DATA SHOWN:
──────────
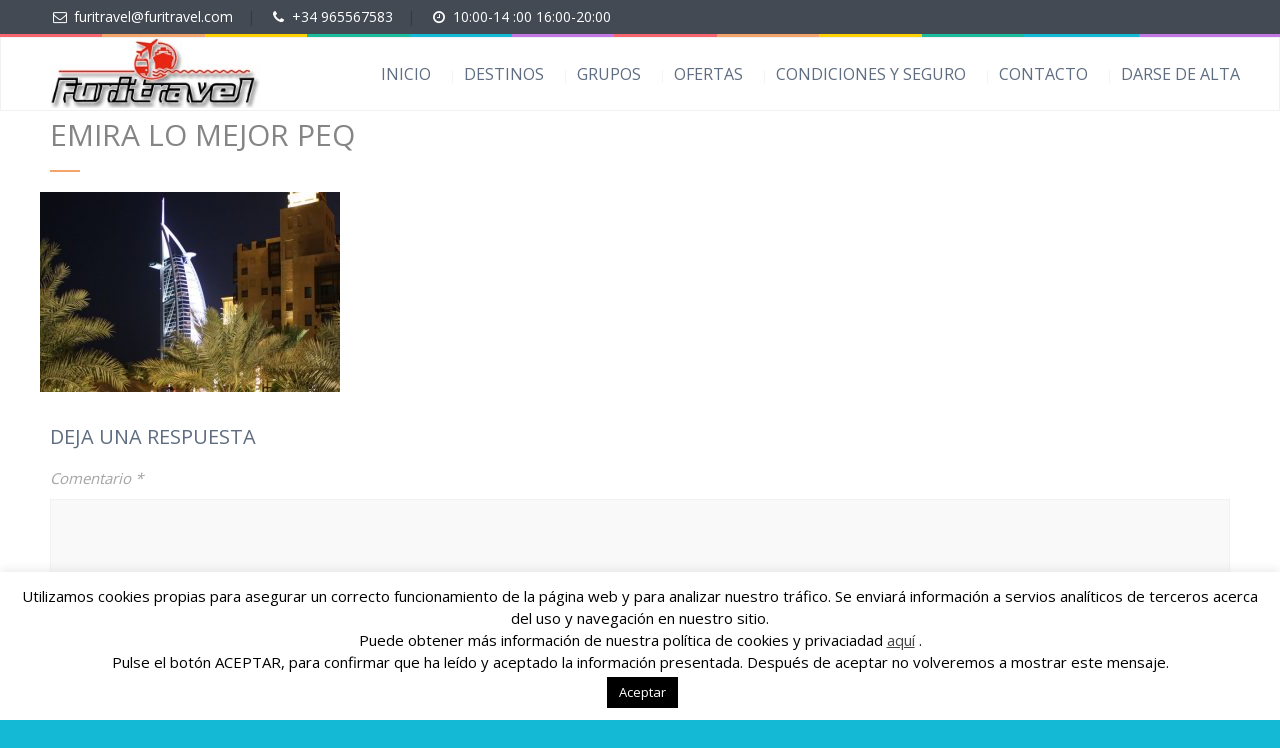

--- FILE ---
content_type: text/css
request_url: http://www.furitravel.com/wp-content/themes/lovetravel/style.css?ver=6.7.4
body_size: 1012
content:
/*
Theme Name: Love Travel
Theme URI: http://www.nicdarkthemes.com
Description: Wonderful theme for your travels.
Author: Nicdark
Author URI: http://www.nicdarkthemes.com
Version: 2.6.1
License: http://www.nicdarkthemes.com
License URI: http://www.nicdarkthemes.com
Tags: black, brown, orange, tan, white, yellow, light, one-column, two-columns, right-sidebar, fluid-layout, responsive-layout, custom-header, custom-menu, editor-style, featured-images, microformats, post-formats, rtl-language-support, sticky-post, translation-ready, accessibility-ready
Text Domain: lovetravel
*/

@import "css/nicdark_style.css";


/* =WordPress Core
-------------------------------------------------------------- */
/* =WordPress Core
-------------------------------------------------------------- */
.alignnone {
    margin: 5px 20px 20px 0;
}

.aligncenter,
div.aligncenter {
    display: block;
    margin: 5px auto 5px auto;
}

.alignright {
    float:right;
    margin: 5px 0 20px 20px;
}

.alignleft {
    float: left;
    margin: 5px 20px 20px 0;
}

.aligncenter {
    display: block;
    margin: 5px auto 5px auto;
}

a img.alignright {
    float: right;
    margin: 5px 0 20px 20px;
}

a img.alignnone {
    margin: 5px 20px 20px 0;
}

a img.alignleft {
    float: left;
    margin: 5px 20px 20px 0;
}

a img.aligncenter {
    display: block;
    margin-left: auto;
    margin-right: auto
}

.wp-caption {
    background: #fff;
    border: 1px solid #f0f0f0;
    max-width: 96%; /* Image does not overflow the content area */
    padding: 5px 3px 10px;
    text-align: center;
}

.wp-caption.alignnone {
    margin: 5px 20px 20px 0;
}

.wp-caption.alignleft {
    margin: 5px 20px 20px 0;
}

.wp-caption.alignright {
    margin: 5px 0 20px 20px;
}

.wp-caption img {
    border: 0 none;
    height: auto;
    margin: 0;
    max-width: 98.5%;
    padding: 0;
    width: auto;
}

.wp-caption p.wp-caption-text {
    font-size: 11px;
    line-height: 17px;
    margin: 0;
    padding: 0 4px 5px;
}

.enlace_oculto {
	height: 0px;
	width: 0px;
}

.nicdark_logo img {
	width: 210px !important; 
    	margin-top: -20px !important; 
}

.vc_toggle {
	margin: 0 0 10px!important ;
}

.vc_toggle_square .vc_toggle_title {
	padding-top: 3px !important;
    	padding-bottom: 3px !important;
}
.menu > li > a:last-child {
	margin-right: -10px !important;
}

.vc_toggle_title h4 {
    color: #14b9d5 !important;
}
.vc_toggle_icon::before {
     background-color: #14b9d5 !important;
}
.vc_toggle_icon::after{
     background-color: #14b9d5 !important;
}

.nicdark_marginleft10 {
    margin-bottom: 20px !important;
}

@media only screen and (max-width: 767px) and (min-width: 320px)
{
div[class*="wpb_revslider_element"]
{
	margin-top: 110px !important;
}
}

@media only screen and (max-width: 960px) and (min-width: 768px)
{
div[class*="wpb_revslider_element"]
{
	margin-top: 60px !important;
}
}

--- FILE ---
content_type: text/plain
request_url: https://www.google-analytics.com/j/collect?v=1&_v=j102&a=632071495&t=pageview&_s=1&dl=http%3A%2F%2Fwww.furitravel.com%2Femira-lo-mejor-peq%2F&ul=en-us%40posix&dt=EMIRA%20LO%20MEJOR%20PEQ%20%7C%20Furitravel.com&sr=1280x720&vp=1280x720&_u=IEBAAEABAAAAACAAI~&jid=50538258&gjid=33670217&cid=558940896.1763682490&tid=UA-85095823-1&_gid=662773369.1763682491&_r=1&_slc=1&z=66349472
body_size: -450
content:
2,cG-SHT60PHD09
──────────
YOUR OBJECTIVE: When you retype the records, keep every word exactly as written and exclude the pictures.

ANSWER TO THIS EXERCISE:
--- FILE ---
content_type: text/css
request_url: http://www.furitravel.com/wp-content/themes/lovetravel/style.css?ver=6.7.4
body_size: 1012
content:
/*
Theme Name: Love Travel
Theme URI: http://www.nicdarkthemes.com
Description: Wonderful theme for your travels.
Author: Nicdark
Author URI: http://www.nicdarkthemes.com
Version: 2.6.1
License: http://www.nicdarkthemes.com
License URI: http://www.nicdarkthemes.com
Tags: black, brown, orange, tan, white, yellow, light, one-column, two-columns, right-sidebar, fluid-layout, responsive-layout, custom-header, custom-menu, editor-style, featured-images, microformats, post-formats, rtl-language-support, sticky-post, translation-ready, accessibility-ready
Text Domain: lovetravel
*/

@import "css/nicdark_style.css";


/* =WordPress Core
-------------------------------------------------------------- */
/* =WordPress Core
-------------------------------------------------------------- */
.alignnone {
    margin: 5px 20px 20px 0;
}

.aligncenter,
div.aligncenter {
    display: block;
    margin: 5px auto 5px auto;
}

.alignright {
    float:right;
    margin: 5px 0 20px 20px;
}

.alignleft {
    float: left;
    margin: 5px 20px 20px 0;
}

.aligncenter {
    display: block;
    margin: 5px auto 5px auto;
}

a img.alignright {
    float: right;
    margin: 5px 0 20px 20px;
}

a img.alignnone {
    margin: 5px 20px 20px 0;
}

a img.alignleft {
    float: left;
    margin: 5px 20px 20px 0;
}

a img.aligncenter {
    display: block;
    margin-left: auto;
    margin-right: auto
}

.wp-caption {
    background: #fff;
    border: 1px solid #f0f0f0;
    max-width: 96%; /* Image does not overflow the content area */
    padding: 5px 3px 10px;
    text-align: center;
}

.wp-caption.alignnone {
    margin: 5px 20px 20px 0;
}

.wp-caption.alignleft {
    margin: 5px 20px 20px 0;
}

.wp-caption.alignright {
    margin: 5px 0 20px 20px;
}

.wp-caption img {
    border: 0 none;
    height: auto;
    margin: 0;
    max-width: 98.5%;
    padding: 0;
    width: auto;
}

.wp-caption p.wp-caption-text {
    font-size: 11px;
    line-height: 17px;
    margin: 0;
    padding: 0 4px 5px;
}

.enlace_oculto {
	height: 0px;
	width: 0px;
}

.nicdark_logo img {
	width: 210px !important; 
    	margin-top: -20px !important; 
}

.vc_toggle {
	margin: 0 0 10px!important ;
}

.vc_toggle_square .vc_toggle_title {
	padding-top: 3px !important;
    	padding-bottom: 3px !important;
}
.menu > li > a:last-child {
	margin-right: -10px !important;
}

.vc_toggle_title h4 {
    color: #14b9d5 !important;
}
.vc_toggle_icon::before {
     background-color: #14b9d5 !important;
}
.vc_toggle_icon::after{
     background-color: #14b9d5 !important;
}

.nicdark_marginleft10 {
    margin-bottom: 20px !important;
}

@media only screen and (max-width: 767px) and (min-width: 320px)
{
div[class*="wpb_revslider_element"]
{
	margin-top: 110px !important;
}
}

@media only screen and (max-width: 960px) and (min-width: 768px)
{
div[class*="wpb_revslider_element"]
{
	margin-top: 60px !important;
}
}

--- FILE ---
content_type: text/plain
request_url: https://www.google-analytics.com/j/collect?v=1&_v=j102&a=632071495&t=pageview&_s=1&dl=http%3A%2F%2Fwww.furitravel.com%2Femira-lo-mejor-peq%2F&ul=en-us%40posix&dt=EMIRA%20LO%20MEJOR%20PEQ%20%7C%20Furitravel.com&sr=1280x720&vp=1280x720&_u=IEBAAEABAAAAACAAI~&jid=50538258&gjid=33670217&cid=558940896.1763682490&tid=UA-85095823-1&_gid=662773369.1763682491&_r=1&_slc=1&z=66349472
body_size: -450
content:
2,cG-SHT60PHD09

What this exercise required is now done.